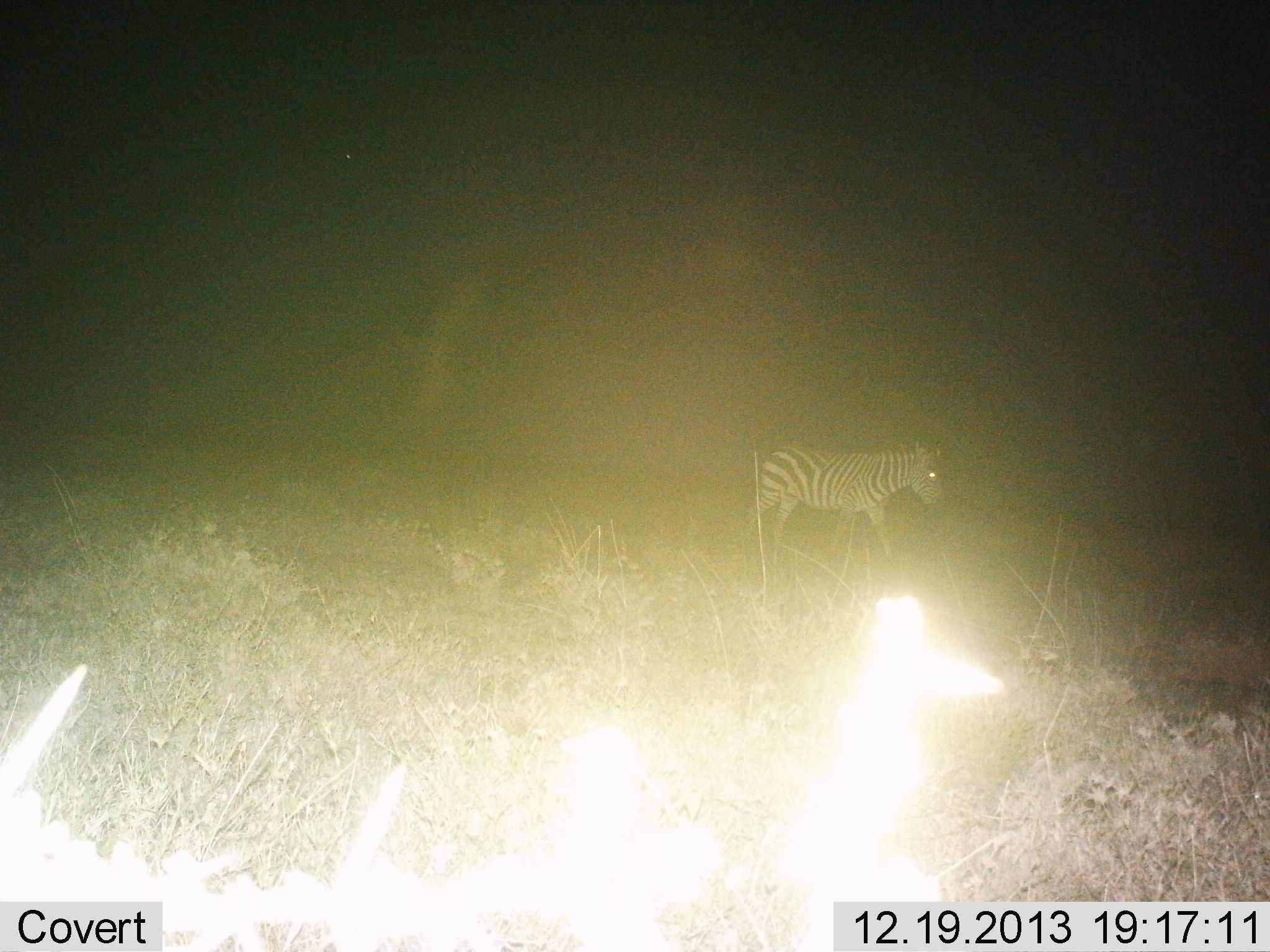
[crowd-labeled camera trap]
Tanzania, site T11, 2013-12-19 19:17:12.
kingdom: Animalia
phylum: Chordata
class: Mammalia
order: Perissodactyla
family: Equidae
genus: Equus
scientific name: Equus quagga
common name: plains zebra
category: zebra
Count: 1.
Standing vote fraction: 25%.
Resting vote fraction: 0%.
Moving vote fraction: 77%.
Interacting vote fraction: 0%.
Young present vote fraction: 2%.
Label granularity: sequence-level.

■ ■ ■ ■ ■

### What the exercise asks
Your answer should consist of each line of the data above in which the word "fraction" occurs.

### Output for this task
Standing vote fraction: 25%.
Resting vote fraction: 0%.
Moving vote fraction: 77%.
Interacting vote fraction: 0%.
Young present vote fraction: 2%.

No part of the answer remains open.